[tbb-commits] [tor-browser/tor-browser-91.2.0esr-11.0-1] squash! TB4: Tor Browser's Firefox preference overrides.

sysrqb at torproject.org sysrqb at torproject.org
Tue Nov 2 20:20:45 UTC 2021


commit 1559973d238a958aad947367881c0678cda4dbb9
Author: Matthew Finkel <sysrqb at torproject.org>
Date:   Mon Nov 1 16:28:22 2021 +0000

    squash! TB4: Tor Browser's Firefox preference overrides.
    
    Bug 40177: Update prefs for Fx91esr
---
 browser/app/profile/000-tor-browser.js | 29 ++++++++++++++++++++++++++++-
 1 file changed, 28 insertions(+), 1 deletion(-)

diff --git a/browser/app/profile/000-tor-browser.js b/browser/app/profile/000-tor-browser.js
index 0952a3ad5cfc..ed8c4c8c80dd 100644
--- a/browser/app/profile/000-tor-browser.js
+++ b/browser/app/profile/000-tor-browser.js
@@ -53,6 +53,9 @@ pref("permissions.memory_only", true);
 pref("network.cookie.lifetimePolicy", 2);
 pref("security.nocertdb", true);
 
+// Enabled LSNG
+pref("dom.storage.next_gen", true);
+
 // Disk activity: TBB Directory Isolation
 pref("browser.download.useDownloadDir", false);
 pref("browser.shell.checkDefaultBrowser", false);
@@ -119,11 +122,12 @@ pref("privacy.annotate_channels.strict_list.enabled", false);
 
 // Disable the Pocket extension (Bug #18886 and #31602)

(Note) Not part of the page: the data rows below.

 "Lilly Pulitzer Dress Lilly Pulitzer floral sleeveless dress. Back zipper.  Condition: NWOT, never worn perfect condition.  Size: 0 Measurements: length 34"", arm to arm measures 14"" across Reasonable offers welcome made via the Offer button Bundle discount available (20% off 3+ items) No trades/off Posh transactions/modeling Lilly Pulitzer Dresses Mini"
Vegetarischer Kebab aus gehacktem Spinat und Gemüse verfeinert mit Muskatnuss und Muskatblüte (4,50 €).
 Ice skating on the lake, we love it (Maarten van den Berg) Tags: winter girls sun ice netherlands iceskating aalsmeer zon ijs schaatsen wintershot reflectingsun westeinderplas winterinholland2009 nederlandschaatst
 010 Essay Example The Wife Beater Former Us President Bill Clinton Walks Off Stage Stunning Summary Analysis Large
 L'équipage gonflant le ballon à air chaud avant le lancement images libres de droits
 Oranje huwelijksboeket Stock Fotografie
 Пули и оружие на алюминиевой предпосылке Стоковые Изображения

 pref("extensions.pocket.enabled", false);
-pref("network.http.referer.hideOnionSource", true);
 
 // Disable use of WiFi location information
 pref("browser.region.network.scan", false);
 pref("browser.region.network.url", "");
+// Bug 40083: Make sure Region.jsm fetching is disabled
+pref("browser.region.update.enabled", false);
 
 // Don't load Mozilla domains in a separate tab process
 pref("browser.tabs.remote.separatedMozillaDomains", "");
@@ -177,6 +181,8 @@ pref("dom.w3c_pointer_events.enabled", false);
 pref("dom.vr.enabled", false); // Bug 21607: Disable WebVR for now
 // Disable randomised Firefox HTTP cache decay user test groups (Bug: 13575)
 pref("security.webauth.webauthn", false); // Bug 26614: Disable Web Authentication API for now
+// Disable SAB, no matter if the sites are cross-origin isolated.

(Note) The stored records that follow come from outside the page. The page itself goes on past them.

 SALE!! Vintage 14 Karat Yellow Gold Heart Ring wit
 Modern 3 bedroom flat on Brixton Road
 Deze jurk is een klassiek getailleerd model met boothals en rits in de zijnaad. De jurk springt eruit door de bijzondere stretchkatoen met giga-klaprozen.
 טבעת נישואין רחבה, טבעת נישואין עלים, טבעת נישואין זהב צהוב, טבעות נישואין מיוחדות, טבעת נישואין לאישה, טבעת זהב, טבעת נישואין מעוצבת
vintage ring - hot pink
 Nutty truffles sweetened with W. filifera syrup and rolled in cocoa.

+pref("dom.postMessage.sharedArrayBuffer.withCOOP_COEP", false);
 // Disable intermediate preloading (Bug 30682)
 pref("security.remote_settings.intermediates.enabled", false);
 // Bug 2874: Block Components.interfaces from content
@@ -190,8 +196,17 @@ pref("privacy.resistFingerprinting.letterboxing", true);
 pref("dom.netinfo.enabled", false);
 pref("network.http.referer.defaultPolicy", 2); // Bug 32948: Make referer behavior consistent regardless of private browing mode status
 pref("media.videocontrols.picture-in-picture.enabled", false); // Bug 40148: disable until audited in #40147
+pref("network.http.referer.hideOnionSource", true);
+// Bug 40463: Disable Windows SSO
+pref("network.http.windows-sso.enabled", false);
 // Bug 40383: Disable new PerformanceEventTiming
 pref("dom.enable_event_timing", false);
+// Disable API for measuring text width and height.

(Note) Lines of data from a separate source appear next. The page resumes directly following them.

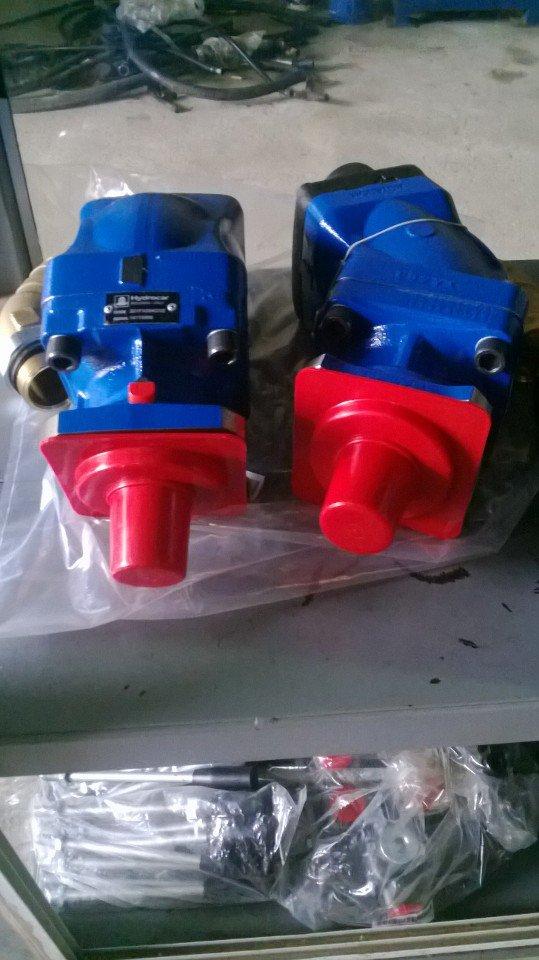 Bơm thủy lực piston Hydrocar (Italy)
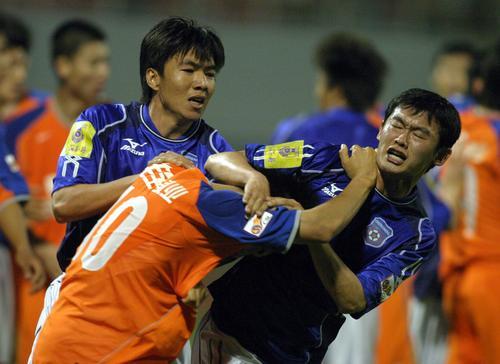 图文:鲁能主场0-0平中能 郑智与青岛球员动粗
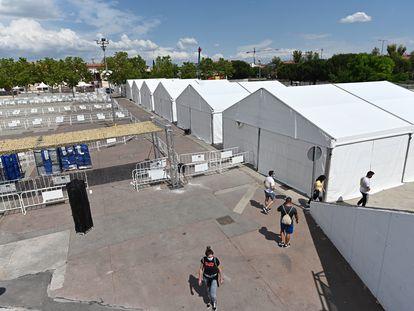 Vista de la instalación del recinto ferial de Torrejón de Ardoz (Madrid) con las carpas para hacer test a la población.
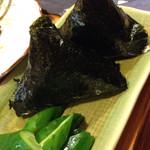 タムちゃん - 料理写真:おにぎり。具は梅干し、おかかなど3種類から選べました^ ^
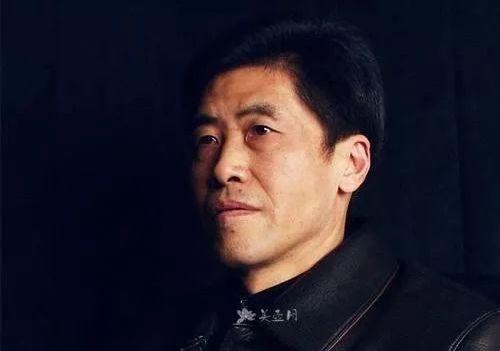 紫砂壶工艺师强德俊名家照片
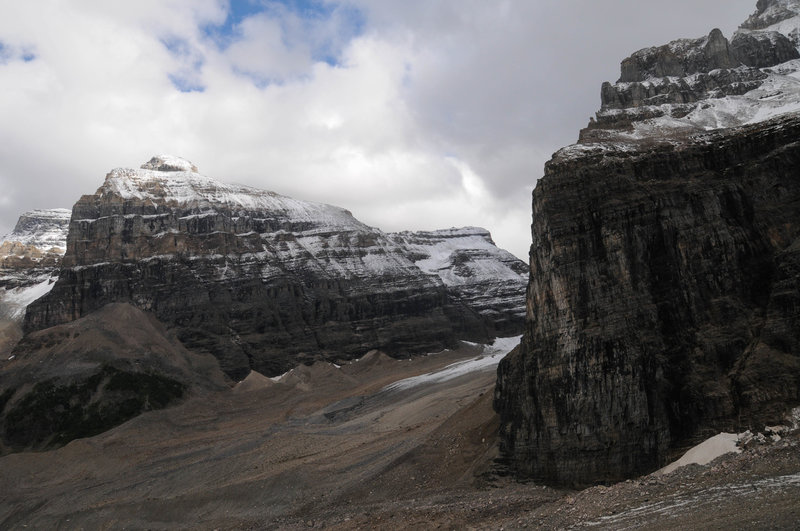 Mount Aberdeen stands prominently in the distance from the Plain of Six Glaciers Trail.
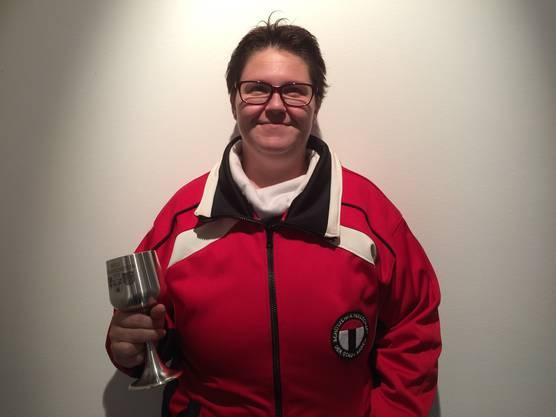 Die stolze Bechergewinnerin Sandra Kalt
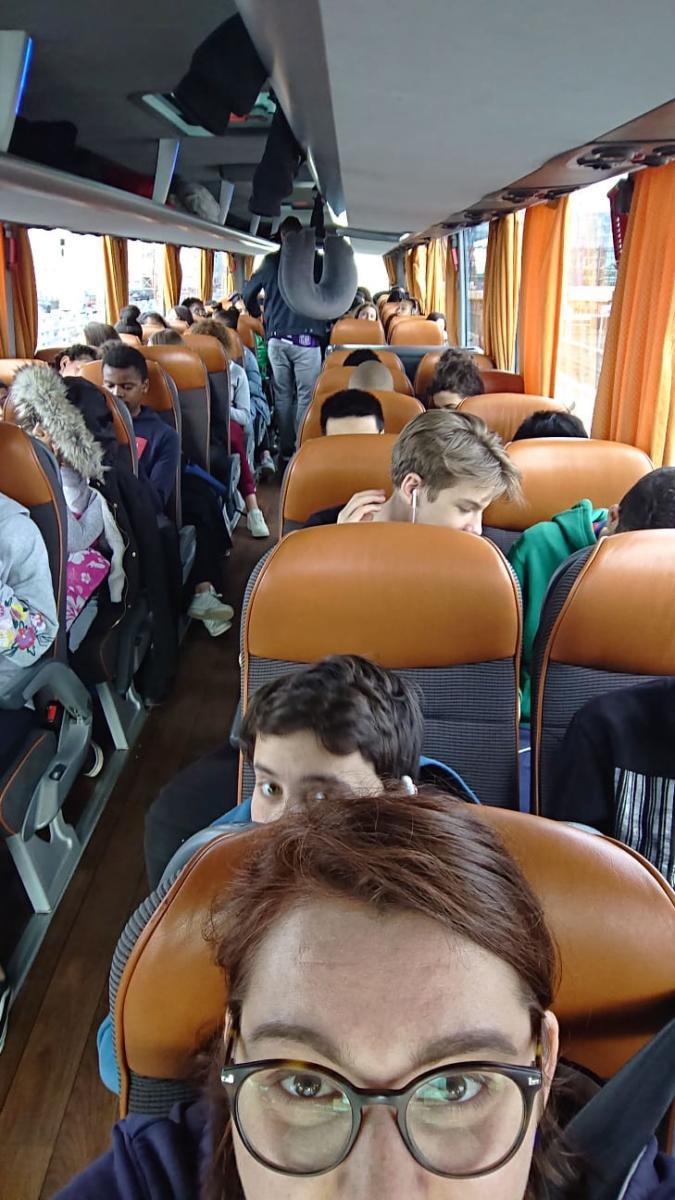 Dans le bus qui emmène nos élèves de 3e à Madrid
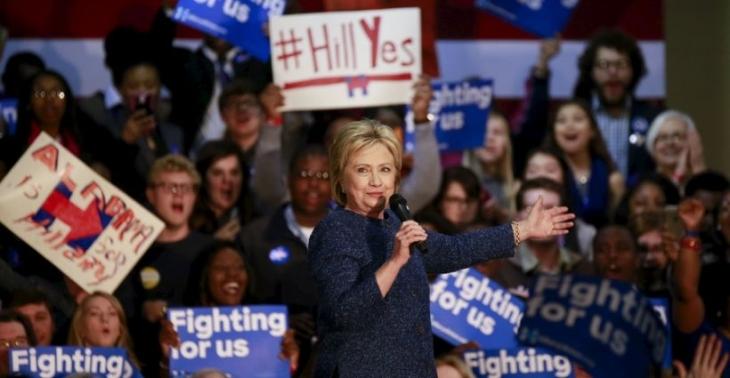 Clinton, Güney Carolina'da Sanders'ı geride bıraktı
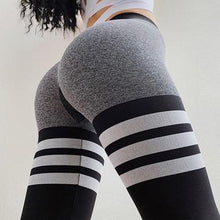 Load image into Gallery viewer, PUSH UP TRIPLE LINES LEGGINGS 2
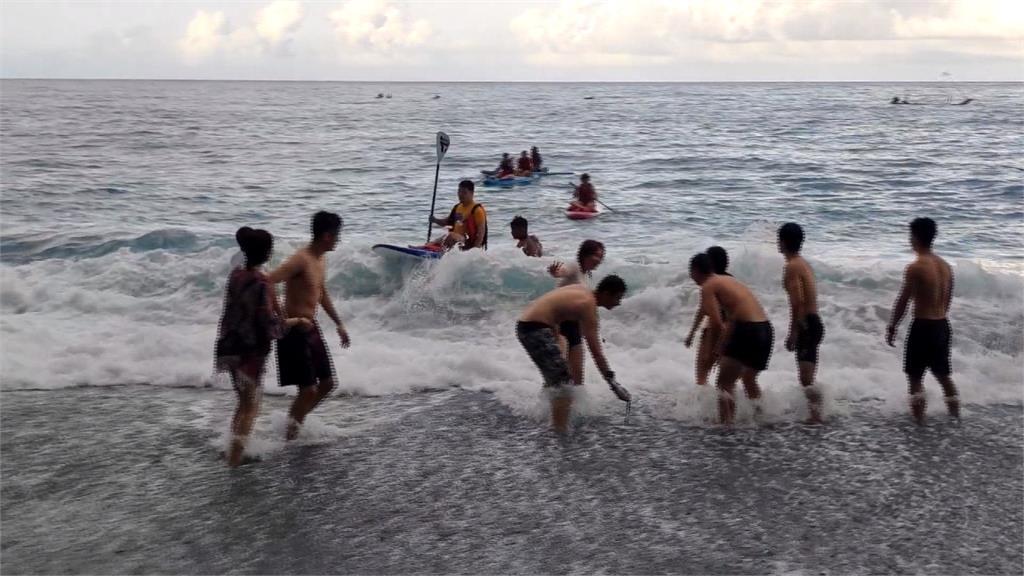 主打划船迎接日出 花蓮「海上獨木舟」連假報名爆滿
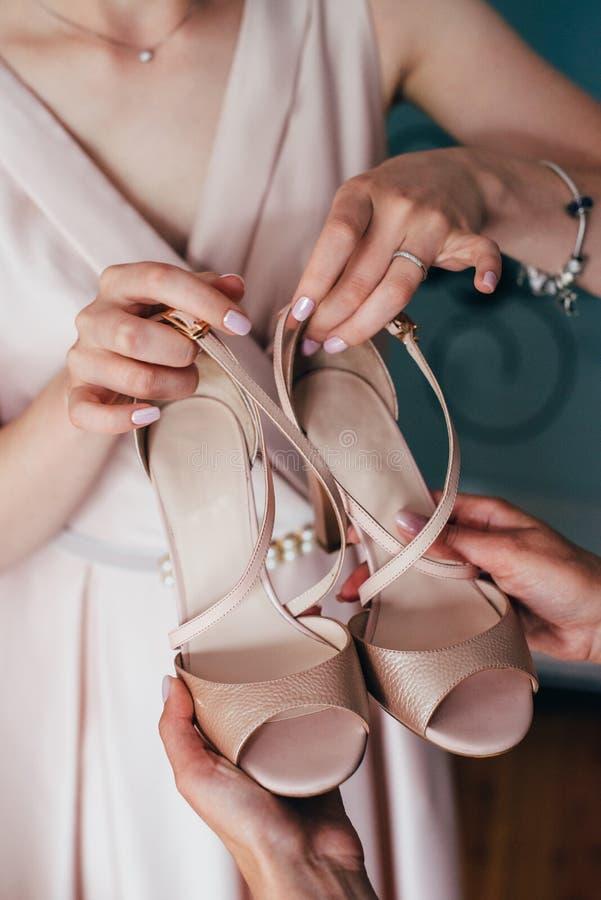 Noiva da reunião da manhã do casamento Sapatas à moda fotos de stock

+pref("dom.textMetrics.actualBoundingBox.enabled", false);
+pref("dom.textMetrics.baselines.enabled", false);
+pref("dom.textMetrics.emHeight.enabled", false);
+pref("dom.textMetrics.fontBoundingBox.enabled", false);
+pref("pdfjs.enableScripting", false);
 
 // Third party stuff
 pref("privacy.firstparty.isolate", true); // Always enforce first party isolation
@@ -199,6 +214,8 @@ pref("privacy.partition.network_state", false); // Disable for now until audit
 pref("network.cookie.cookieBehavior", 1);
 pref("network.http.spdy.allow-push", false); // Disabled for now. See https://bugs.torproject.org/27127
 pref("network.predictor.enabled", false); // Temporarily disabled. See https://bugs.torproject.org/16633
+// Bug 40177: Make sure tracker cookie purging is disabled
+pref("privacy.purge_trackers.enabled", false);
 
 // Proxy and proxy security
 pref("network.proxy.socks", "127.0.0.1");
@@ -207,6 +224,8 @@ pref("network.proxy.socks_remote_dns", true);
 pref("network.proxy.no_proxies_on", ""); // For fingerprinting and local service vulns (#10419)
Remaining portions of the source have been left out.